# [APPLY WHAT YOU READ]
- 1) In the passage on DNA library preparation, what drawback offsets the workflow's lack of PCR?
- 2) Carry on the passage on DNA library preparation past its final sentence.

# [DOCUMENT TEXT]
::::
Early short-read library preparation workflows made extensive use of focused acoustic fragmentation, for the random shearing of genomic DNA. More recently restriction enzyme-based fragmentation has become a popular alternative. This is in part due to the lack of expensive equipment needed to setup the digestion reactions, and the reduction in sample transfer steps between proprietary shearing vessels. Adjustments to enzyme cocktails, and incubation times (resulting in a partial digest), allows accurate prediction of restriction-site-associated DNA tags and has become a popular short-read method for SNP discovery and mapping, especially for model organisms [23]. As long-read workflows continue to be developed it is likely that the utility of restriction enzyme-based approaches will be further demonstrated.

The lack of PCR, both for fragment enrichment and sequencing, is a distinctive aspect of our present workflow, and is likely to be advantageous in some applications. For example, access to genomic variants in some regions can be difficult (e.g., due to the high GC-content typical around exon 1 regions). Similarly, some insertion variants can be refractory to PCR-based methods because generic thermocycling conditions fail to amplify the modified locus (e.g., when a repeat element expands or a mobile element integrates within a coding region). Against this must be set the requirement for a larger mass of starting DNA, which will not be available for all clinical specimens.
::::
# [RECORDED DATA]
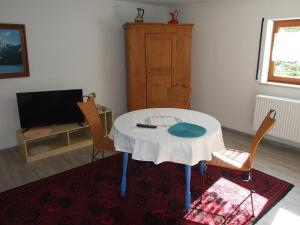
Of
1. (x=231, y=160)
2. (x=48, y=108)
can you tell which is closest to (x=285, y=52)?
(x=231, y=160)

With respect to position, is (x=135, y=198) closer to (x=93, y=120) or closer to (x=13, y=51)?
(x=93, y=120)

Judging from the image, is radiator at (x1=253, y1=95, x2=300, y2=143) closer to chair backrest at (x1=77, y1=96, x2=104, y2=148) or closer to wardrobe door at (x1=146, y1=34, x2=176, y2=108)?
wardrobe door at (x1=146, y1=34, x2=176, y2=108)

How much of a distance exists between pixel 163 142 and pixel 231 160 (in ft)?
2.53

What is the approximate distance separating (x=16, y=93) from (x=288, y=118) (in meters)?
::::
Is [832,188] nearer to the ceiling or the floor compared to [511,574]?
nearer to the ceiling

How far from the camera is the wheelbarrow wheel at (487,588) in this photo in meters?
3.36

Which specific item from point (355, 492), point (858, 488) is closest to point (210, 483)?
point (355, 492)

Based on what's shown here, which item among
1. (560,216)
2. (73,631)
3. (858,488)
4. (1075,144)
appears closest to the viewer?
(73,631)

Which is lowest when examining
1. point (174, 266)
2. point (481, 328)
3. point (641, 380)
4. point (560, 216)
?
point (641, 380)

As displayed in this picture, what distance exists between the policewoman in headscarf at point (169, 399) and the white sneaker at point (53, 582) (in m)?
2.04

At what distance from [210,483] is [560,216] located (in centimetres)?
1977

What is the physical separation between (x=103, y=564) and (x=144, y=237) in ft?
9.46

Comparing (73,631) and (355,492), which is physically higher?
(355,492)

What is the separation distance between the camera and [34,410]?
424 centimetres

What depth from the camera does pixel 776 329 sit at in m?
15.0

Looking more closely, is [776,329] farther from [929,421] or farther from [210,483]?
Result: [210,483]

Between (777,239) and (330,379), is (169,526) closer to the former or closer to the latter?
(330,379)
::::
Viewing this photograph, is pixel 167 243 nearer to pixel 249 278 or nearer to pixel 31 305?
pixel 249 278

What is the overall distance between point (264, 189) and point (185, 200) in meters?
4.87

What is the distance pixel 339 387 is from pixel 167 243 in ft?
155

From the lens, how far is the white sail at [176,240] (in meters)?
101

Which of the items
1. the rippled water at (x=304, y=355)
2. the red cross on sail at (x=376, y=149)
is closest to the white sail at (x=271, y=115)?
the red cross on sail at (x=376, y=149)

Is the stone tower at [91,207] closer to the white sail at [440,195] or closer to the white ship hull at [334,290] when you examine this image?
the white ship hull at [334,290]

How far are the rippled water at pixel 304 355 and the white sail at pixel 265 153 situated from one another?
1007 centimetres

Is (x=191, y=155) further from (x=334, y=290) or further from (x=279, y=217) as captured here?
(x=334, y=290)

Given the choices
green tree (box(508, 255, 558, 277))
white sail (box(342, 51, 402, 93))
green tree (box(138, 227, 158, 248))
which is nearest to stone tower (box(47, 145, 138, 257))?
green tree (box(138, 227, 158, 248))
::::
# [SOLVED PROBLEMS]
- 1) It requires a larger mass of starting DNA, which will not be available for all clinical specimens.

- 2)
The ability of long-read “third generation” sequencers to identify single-nucleotide and small insertion/deletion variants continues to be assessed, with several encouraging reports [24]. In our approach, the small number of reads required to determine the integration site of a targeted structural variant means that manual data analysis remains feasible. As base-calling accuracy continues to improve, we envisage that read filtering, on a per-allele (normal vs. mutant) basis, could be performed using the sequence content of each read. This would reduce ambiguity between reads derived from the “normal allele” and those reads which were too short to provide informative information about the integration site.

In other settings, we anticipate that the approach could be applied to the identification of somatic gene rearrangements in cancer. That only a single cleavage reaction is required could aid the discovery and characterization of unknown translocation partners. Further studies are however needed to determine the sensitivity of the approach when the allelic fraction of the target locus is skewed. Outside diagnostics, the method may be useful for the precise characterization of transgene integration sites in established transgenic mouse models.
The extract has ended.